> _課題 A_:
本文について、次の(i)～(iii)がそれぞれ内容に合うかを「はい」か「いいえ」で答え、判断の決め手となる本文の語句を正確に引用せよ。
(i) 会期中は水曜日が休みである。
(ii) 写真撮影が許されていたのは前半のみである。
(iii) ローマ市で最初のテルマエを建設したのはネロ帝である。
> _課題 B_:
本文のうち「ローマ市で最初のテルマエは」で始まる段落を、主要な事実を残して箇条書きに書き直せ。

見出し画像

「テルマエ展―お風呂でつながる古代ローマと日本」 in パナソニック汐留美術館

先週、東京・汐留(新橋)のパナソニック汐留美術館で開催中の「テルマエ展―お風呂でつながる古代ローマと日本」展を見に行った。

*6/9(日)まで 水曜日休み
*巡回情報:
神戸市立博物館 6月22日(土)~8月25日(日)

最近の展覧会は2000円を超えることも珍しくないが、パナソニック汐留美術館は、当日一般1200円!(サイトの割引券を見せるとさらに100円引き)というありがたいお値段。
あまり広いスペースではないので、人気の展覧会では平日でも長蛇の列になったり、整理券が出たり、ということもあるので、ひやひやしていたが、今回はすんなり入場できた。

切り口としては面白いし、展示内容としても決して悪くはない。
狭いスペースでも150点ほどの展示物、説明もたくさん。
でも、どこか物足りなさを感じる?のは、やはり昨年「古代ローマ展」が行われたばかりだということが大きいかもしれない。

昨年の記事:

テルマエ」というと、ヤマザキマリさんの漫画『テルマエ・ロマエ』(実写映画も大ヒット)が思い浮かぶが、『テルマエ・ロマエ』に関する展示が全くないのは、それを目当てではないにしても、やや残念な気もした。

全体は5章に分かれている。
写真撮影は後半のみで、でも、どちらかというと前半が撮りたかったんだよね~という、よくあるパターン。
記憶が新しいうちにおさらいしておこう。

序章:テルマエ/古代都市ローマと公共浴場

テルマエとは「熱い」という意味のギリシャ語「テルモス」に由来し、狭義には皇帝らによって建設された大規模公共浴場を、広義には古代ローマの領土の公共浴場全体を指す。

ローマ市で最初のテルマエは、初代皇帝アウグストゥスの右腕のアグリッパによって建設されました(前25年)。
その後、ネロ帝(60-64年頃)やティトゥス帝(80年)、トラヤヌス帝(109年)らにより大規模なテルマエが建設されました。
ローマ市内のテルマエで今も遺構がよく残っているのは有名なカラカラ浴場(216年)と、ディオクレティアヌス浴場(306年頃)です。その他の都市でも数多くのテルマエ遺跡が見つかっています。

> _表示行_:
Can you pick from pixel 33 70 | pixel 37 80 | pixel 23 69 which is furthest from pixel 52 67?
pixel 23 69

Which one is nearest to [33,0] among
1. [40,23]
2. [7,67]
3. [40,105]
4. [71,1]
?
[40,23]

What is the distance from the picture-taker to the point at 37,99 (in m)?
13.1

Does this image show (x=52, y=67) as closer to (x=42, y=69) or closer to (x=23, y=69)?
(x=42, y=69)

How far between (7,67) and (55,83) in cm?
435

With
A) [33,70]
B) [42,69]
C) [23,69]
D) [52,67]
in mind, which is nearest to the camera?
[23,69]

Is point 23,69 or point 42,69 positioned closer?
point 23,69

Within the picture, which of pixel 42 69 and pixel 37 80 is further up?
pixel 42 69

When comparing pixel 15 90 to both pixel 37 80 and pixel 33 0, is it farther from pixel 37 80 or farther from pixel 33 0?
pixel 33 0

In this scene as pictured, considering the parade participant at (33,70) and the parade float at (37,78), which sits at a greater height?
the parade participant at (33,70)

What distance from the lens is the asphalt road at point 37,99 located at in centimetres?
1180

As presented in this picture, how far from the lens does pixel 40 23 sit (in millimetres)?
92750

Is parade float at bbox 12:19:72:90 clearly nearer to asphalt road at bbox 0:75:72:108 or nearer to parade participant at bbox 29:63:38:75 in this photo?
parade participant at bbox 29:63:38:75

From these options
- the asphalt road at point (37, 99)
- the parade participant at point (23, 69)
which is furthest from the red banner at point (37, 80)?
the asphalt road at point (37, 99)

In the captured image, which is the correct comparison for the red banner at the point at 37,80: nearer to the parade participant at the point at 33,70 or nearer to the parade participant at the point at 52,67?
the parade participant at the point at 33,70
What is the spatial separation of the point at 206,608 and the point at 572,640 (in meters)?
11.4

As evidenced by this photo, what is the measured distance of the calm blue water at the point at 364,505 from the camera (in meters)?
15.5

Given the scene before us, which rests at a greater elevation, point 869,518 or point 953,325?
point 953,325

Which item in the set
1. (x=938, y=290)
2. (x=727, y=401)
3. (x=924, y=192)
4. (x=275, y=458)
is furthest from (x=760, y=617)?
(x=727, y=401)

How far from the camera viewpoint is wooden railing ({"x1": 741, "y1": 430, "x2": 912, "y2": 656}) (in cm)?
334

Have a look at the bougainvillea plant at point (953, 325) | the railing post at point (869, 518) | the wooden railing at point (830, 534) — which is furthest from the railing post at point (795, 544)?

> _解答 A_:
(i) はい。「6/9(日)まで 水曜日休み」
(ii) いいえ。「写真撮影は後半のみで」
(iii) いいえ。「ローマ市で最初のテルマエは、初代皇帝アウグストゥスの右腕のアグリッパによって建設されました(前25年)。」

> _解答 B_:
- ローマ市最初のテルマエ：初代皇帝アウグストゥスの右腕アグリッパが建設（前25年）
- その後の大規模テルマエ：ネロ帝（60-64年頃）、ティトゥス帝（80年）、トラヤヌス帝（109年）らが建設
- 遺構がよく残るもの：カラカラ浴場（216年）、ディオクレティアヌス浴場（306年頃）
- ほかの都市でも多数のテルマエ遺跡が見つかっている